Коля из села Снегири
Шрифт:
Колины товарищи смотрели и сначала ничего не могли понять: их боевой товарищ, их Коля Исаев, храбрый наводчик Николай Яковлевич обнимался с другим точно таким же Николаем Яковлевичем.
Просто встретились два брата - Коля и Толя Исаевы. Хоть были они и не родные, а всего лишь двоюродные, но так походили друг на друга, что казалось, будто человек смотрит сам на себя в зеркало. Только Николай Яковлевич был одет в солдатскую форму, а его двоюродный брат Толя по-партизански: ватник, перепоясанный ремнём, сапоги, кепка,
Они со своим отрядом, как и положено партизанам, действовали в тылу врага. Взрывали мосты, жгли склады, пускали под откос фашистские эшелоны.
И вот теперь братья встретились у дома, в котором когда-то вместе жили.
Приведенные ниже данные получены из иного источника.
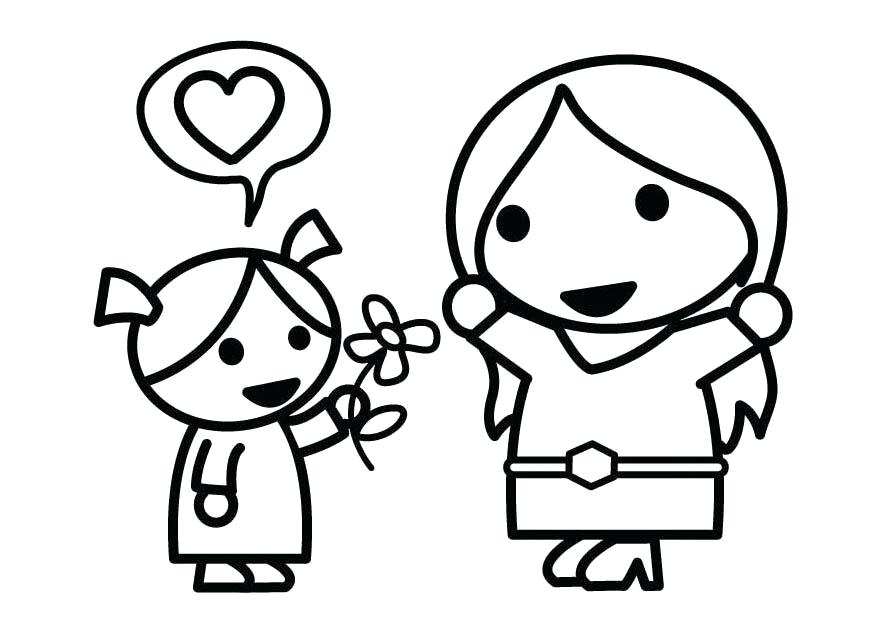 875x620 Mother And Daughter Coloring Pages Download Large Image Mother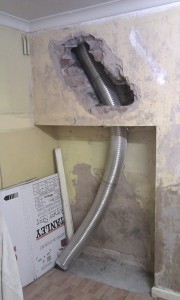 lining a chimney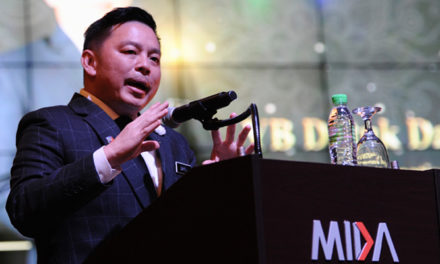 Malaysia planning to establish textile manufacturing hub
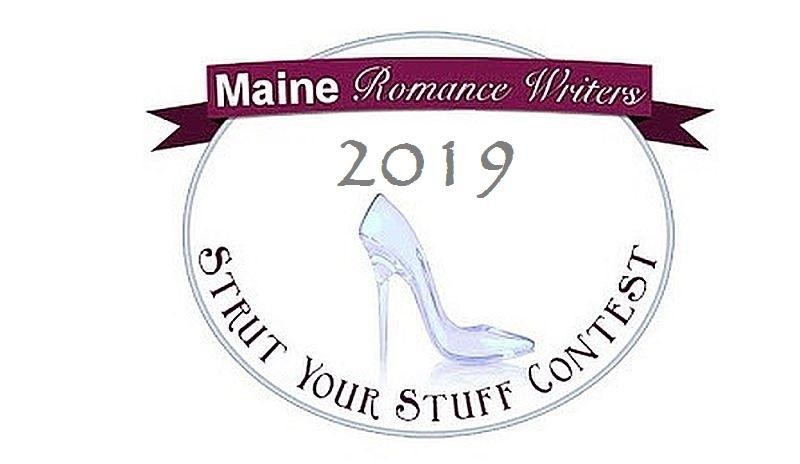 Writing Contest | Author Nina Pierce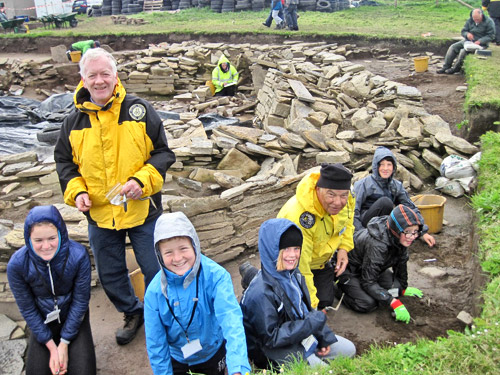 Despite the howling wind, there were some happy faces at today's Excavation Club.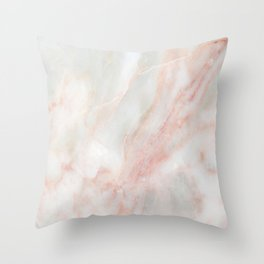 Softest blush pink marble Throw Pillow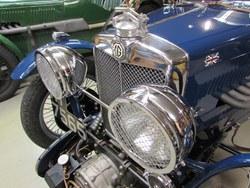 1933 MG J4  rep. Photo 12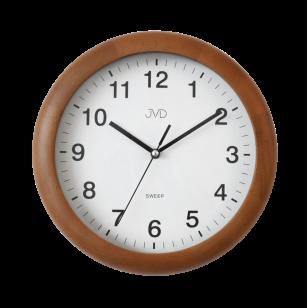 Nástenné hodiny JVD NS19020/41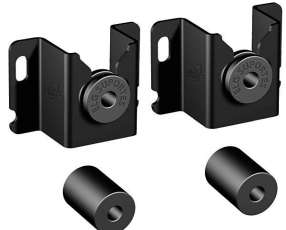 Soporte para TV LED|LCD|3D|OLED|Plasma de 14 a 84
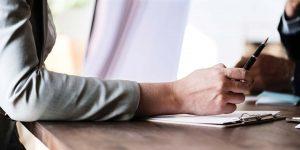 Comprar ou alugar um imóvel para uma empresa nova?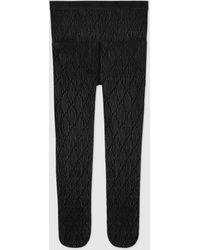 Gucci Interlocking G Tights - Black
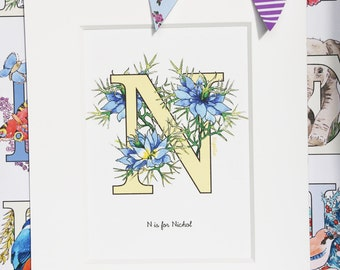 Alphabet Pictures - N : Personalised Prints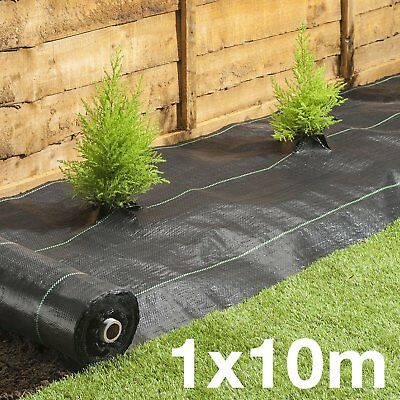 1x10M 100g Heavy Duty Weed Control Woven Fabric Ground Cover Mulch Membrane
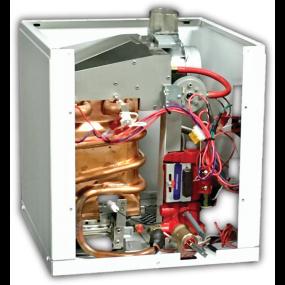 ShowerMate M-550 EC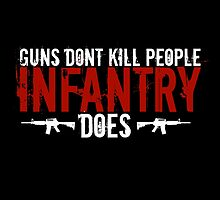 Guns Dont Kill  by milpriority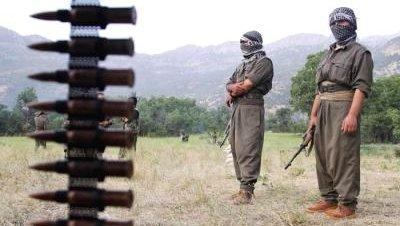 Un grupo escindido del PKK podría estar detrás de los atentados en Hakkari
Вернее, не у дома, а на том месте, где он когда-то стоял. Теперь от него осталась одна почерневшая печь.
Когда-то эта печь была белой-белой, и их бабушка пекла в ней очень вкусный хлеб с хрустящей корочкой. Тогда всё в доме пахло этим душистым хлебом, над крышей из трубы вился голубой дымок. А вечером вся семья собиралась за столом, и они ели замечательные пироги с малиной и ежевикой, запивая их чаем из самовара. Когда же за окнами делалось совсем темно, бабушка, а когда и дедушка, рассказывали им перед сном какую-нибудь историю или сказку.
Вот она, эта печь, стоит, только почернела от пожара да вокруг ветер носит серый пепел - всё, что осталось от их дома.
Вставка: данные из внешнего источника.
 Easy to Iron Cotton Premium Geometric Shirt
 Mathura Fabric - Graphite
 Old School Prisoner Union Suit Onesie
– Ну, брат, - спросил Коля, - куда ты теперь?
– Ясно куда, - ответил Толя.
– Обратно в лес, к партизанам. Дальше воевать. До победы. А ты?
– И я, - сказал Коля.
– До победы.
– Исаев!
– позвали партизаны Толю.
– Уходим!
– Исаев!
– позвали десантники Колю.
– Уходим!
Братья обнялись на прощание, но вместо обычного "до свидания" Толя сказал:
– До победы!
И Коля сказал:
– До победы!
Они были очень похожи друг на друга, только одеты по-разному.
Братья не знали в эту минуту, что больше никогда не встретятся.
Глава девятая
Под стук колёс
С тех далёких дней, когда Коля познакомился с генералом, когда однажды свалился с неба на крышу дома Прасковьи Кузьминичны, а потом специально для неё подстрелил из пушки сухое дерево, с того времени, как Коля совершил свой первый боевой прыжок, побывал в первом бою и подбил первый фашистский танк, и вообще с той поры, когда он был молодым, зелёным солдатом, прошло около года.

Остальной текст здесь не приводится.